# TASK TO CARRY OUT
Write out the passage of the machine code article from "Register ptr% now" up to and including "a$(0,0) to a$(7,0)!".
───── SOURCE EXTRACT
The second word is a type code indicating what type of variable we are dealing with and, in last month's article, I gave a table of these type codes. The most important are: &004 (integer variable), &080 (string variable), &081 (CR-terminated string), &104 (integer array) and &180 (string array).

The easiest way to demonstrate how to access Basic variables from machine code is to give a working example. I shall describe a routine which makes use of the values pointed to by R9 to search a whole array for a given value, either string or integer depending on the type of the array. Unlike Basic procedures, where you have to define the type of parameter to be expected, machine code routines can have 'dynamic parameters'; you can pass a string when you call your routine from one part of your program and a floating-point value in another context (though it's hard to imagine what kind of operation such a routine could usefully perform!). You can even pass varying numbers of parameters in different circumstances, checking the value in R10 to find out how many to expect.

For my example, I shall use a routine with two parameters: a whole-array reference, randomstringarray$() or int%(), and a string or integer indirection operator, $search or !search2, indicating the value to search for.

To call it, we would use, for example:

DIM search 20,search2 20
$search="cart":!search2=-12
CALL ourcode%,randomstringarray$() ,$search
CALL ourcode%,int%(),!search2

where randomstringarray$() and int%() are arrays that have already been dimensioned and filled.

Before entering the assembler, I shall name three of the ARM registers, R5, R3 and R8, as entries%, ptr% and type%:

entries%=5:ptr%=3:type%=8
REM register aliases

For two parameters, the descriptor block will be four words long.

Offset Value Represents
block!0 address pointer to last value in parameter list
block!4 &004/&081 type of last value in parameter list
block!8 address pointer to first value in parameter list
block!12 &104/&180 type of first value in parameter list

Reading the parameters

LDR  type%,[R9,#12]  ;get value at
                     ;block!12
                     ;(parameter type)
LDR  R0,[R9,#8]      ;get value at
                     ;block!8 (address 
                     ;of this parameter)
LDR  ptr%,[R0]       ;parameter is
                     ;pointer to start
                     ;of array block

Register ptr% now holds the address of the start of the array's descriptor block, and type% holds either the value &180 or &104, depending on what type of array we used.

Array descriptor blocks

For a whole-array type parameter, the pointer you get points not to the actual start of the array data but to an array descriptor block whose size depends on the number of dimensions in your array. It is worth remembering that Basic array subscripts start from element 0; in other words, DIM a$(7) actually creates eight elements, a$(0) to a$(7), and DIM a$(7,2) creates twenty-four - not only a$(0,1) to a$(7,1) and a$(0,2) to a$(7,2), but also a whole extra row consisting of a$(0,0) to a$(7,0)!
──────────
───── INFORMATION PROVIDED
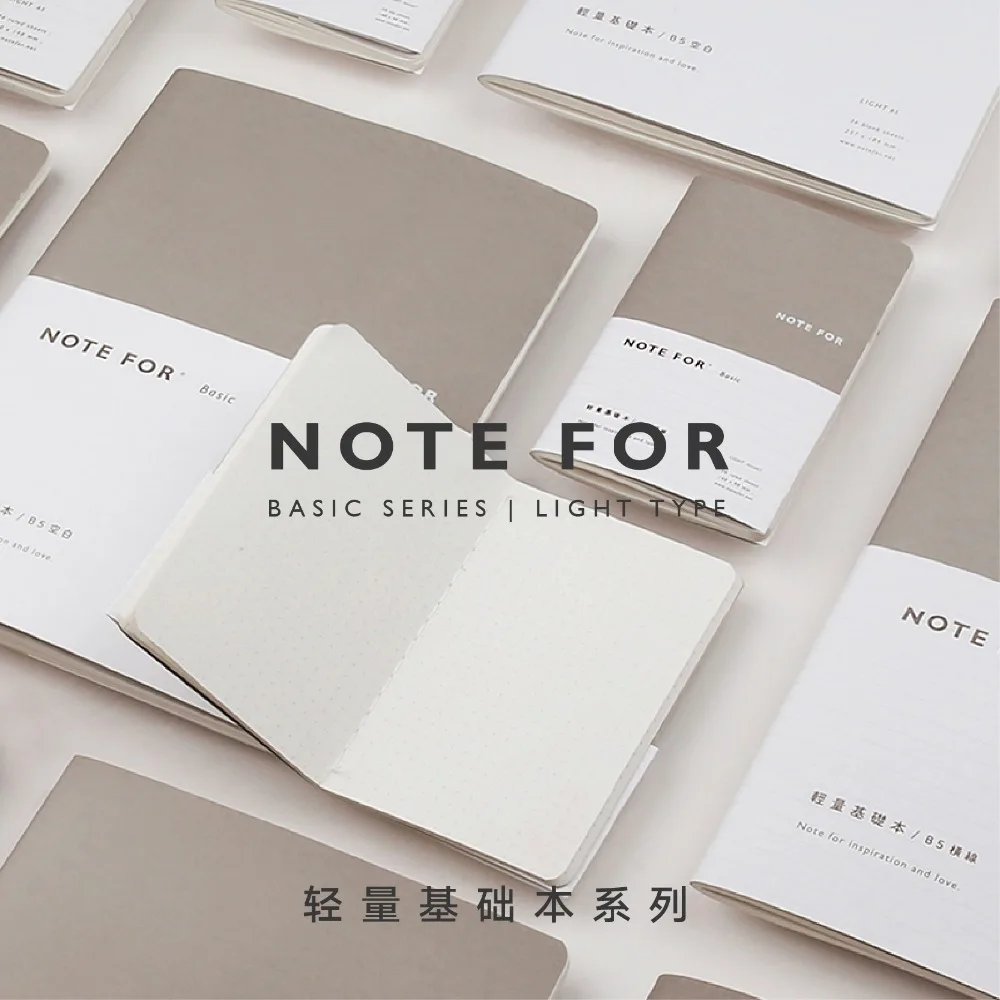 NOTE FOR Basic Series, светильник, блокнот, простой, с линейкой, пустой, с графом, в горошек, A5, B5, Карманный Стиль, блокнот, 36 листов, 72 страницы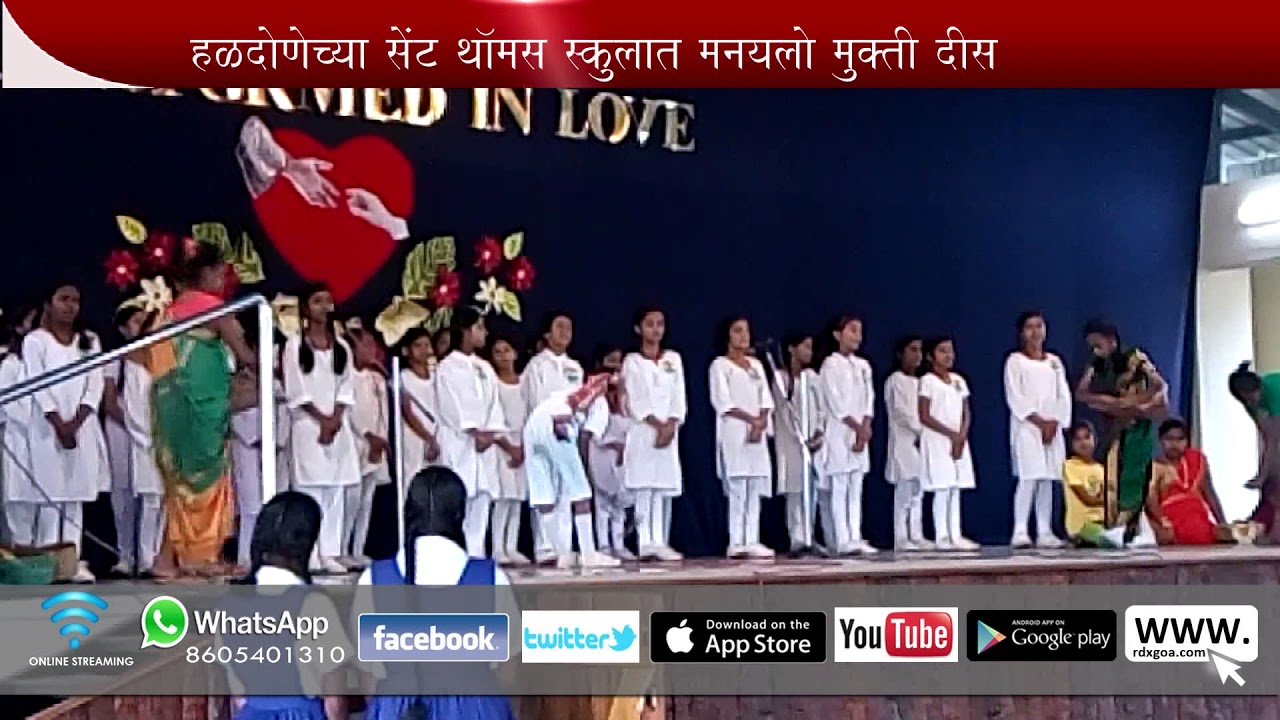 GOA LIBERATION DAY CELEBRATED AT ST THOMAS GIRLS SCHOOL ALDONA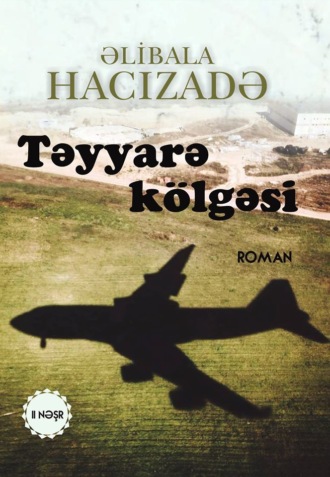 Обложка книги «Təyyarə kölgəsi»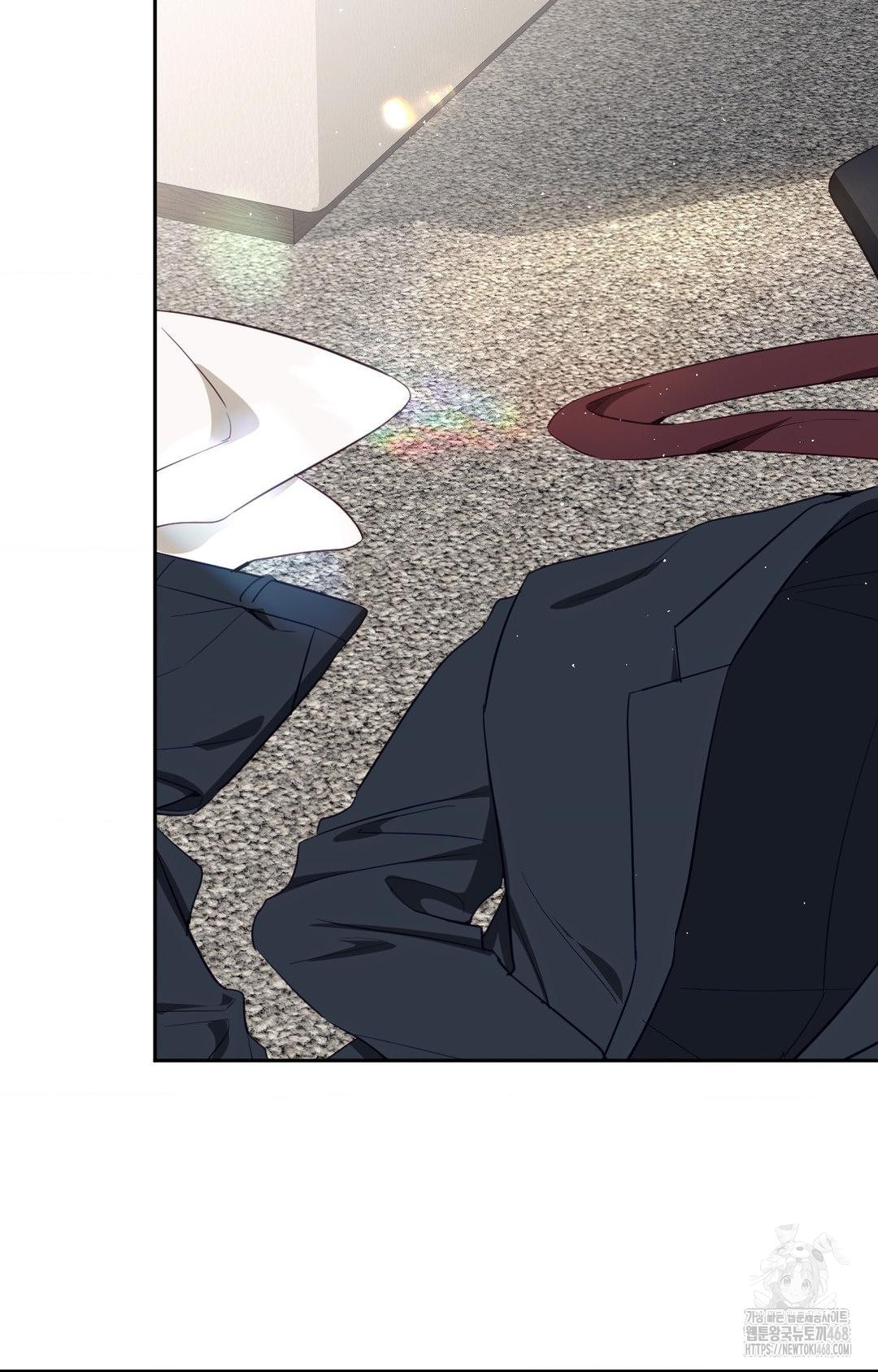 Senior Assistant Instructor Raw - Chapter 34 Page 75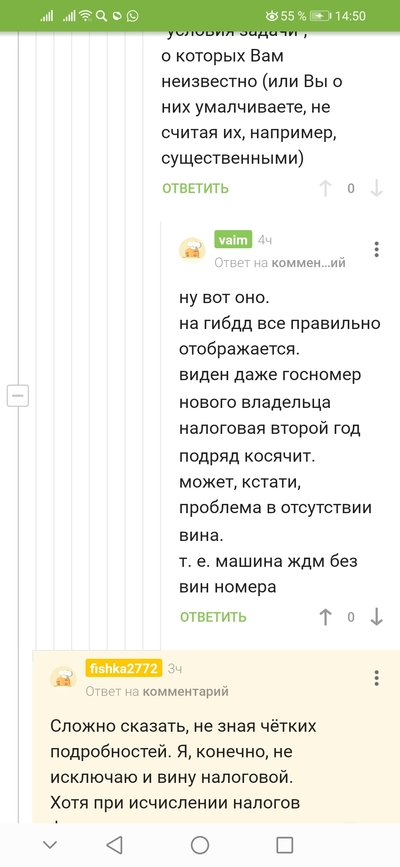 Иллюстрация к комментарию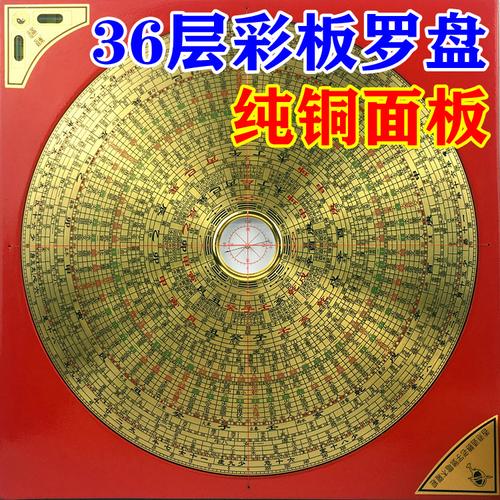10寸36层罗盘罗经仪高精度纯铜专业风水盘指南针三元三合综合摆件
──────────
# RESPONSE
Register ptr% now holds the address of the start of the array's descriptor block, and type% holds either the value &180 or &104, depending on what type of array we used.

Array descriptor blocks

For a whole-array type parameter, the pointer you get points not to the actual start of the array data but to an array descriptor block whose size depends on the number of dimensions in your array. It is worth remembering that Basic array subscripts start from element 0; in other words, DIM a$(7) actually creates eight elements, a$(0) to a$(7), and DIM a$(7,2) creates twenty-four - not only a$(0,1) to a$(7,1) and a$(0,2) to a$(7,2), but also a whole extra row consisting of a$(0,0) to a$(7,0)!